Collected Stories includes both volumes of the National Book Award–winning author Shirley Hazzard’s short-story collections—Cliffs of Fall and People in Glass Houses—alongside uncollected works and two previously unpublished stories
Shirley Hazzard's Collected Stories is a work of staggering breadth and accomplishment. Taken together, these twenty-eight short stories are masterworks in telescoping focus, ranging from quotidian struggles between beauty and pragmatism to satirical send-ups of international bureaucracy, from the Italian countryside to suburban Connecticut. Hazzard's heroes are high-minded romantics who attempt to fit their feelings into the twentieth-century world of office jobs and dreary marriages. After all, as she writes in "The Picnic," "It was tempting to confine oneself to what one could cope with. And one couldn't cope with love." And yet it is the comedy, the tragedy, and the splendor of love, the pursuit and the absence of it, that animates Hazzard's stories and provides the truth and beauty that her protagonists seek.
Hazzard once said, "The idea that somebody has expressed something, in a supreme way, that it can be expressed; this is, I think, an enormous feature of literature." Her stories themselves are a supreme evocation of writing at its very best: probing, uncompromising, and deeply felt.

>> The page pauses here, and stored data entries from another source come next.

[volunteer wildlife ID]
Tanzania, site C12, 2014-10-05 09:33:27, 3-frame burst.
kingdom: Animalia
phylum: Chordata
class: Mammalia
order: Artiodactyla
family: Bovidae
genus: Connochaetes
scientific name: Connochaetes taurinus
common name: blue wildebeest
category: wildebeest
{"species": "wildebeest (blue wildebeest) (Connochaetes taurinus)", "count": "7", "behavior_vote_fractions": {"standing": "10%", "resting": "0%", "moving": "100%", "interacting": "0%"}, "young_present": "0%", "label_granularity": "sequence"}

The early work of late Australian writer Hazzard (1931 2016), winner of the National Book Award for The Great Fire, makes for an outmoded collection, propelled by themes of mid-century bourgeois disillusionment affairs, arguments, disappointing relationships, time spent at country houses, and trips to Europe. Despite the heavy emotional atmosphere, Hazzard's prose has the restraint and polish of glossy magazine writing, offering crisp, easy descriptions of her desperate characters. Unfortunately, the stories never quite achieve the depth they seemingly aim for, especially in those about the staff of an international peacekeeping organization from People in Glass Houses (1967). Mildly irreverent depictions of petty pensioned bureaucrats like Achilles Pylos, who seeks to replace his plain-looking secretary for a more charming one in "The Story of Miss Sadie Graine" may have caused a stir when originally published, but they aren't sharp enough to resonate in an era where unsatisfactory working conditions are standard fare. Meanwhile, "Vittorio," about a wizened Italian professor who discovers his female tenant might return his romantic interest, ends with a thudding banality: "He could scarcely breathe, from the stairs and from astonishment. He had never been so astonished in his life." These stories feel like quaint antiques from a bygone time.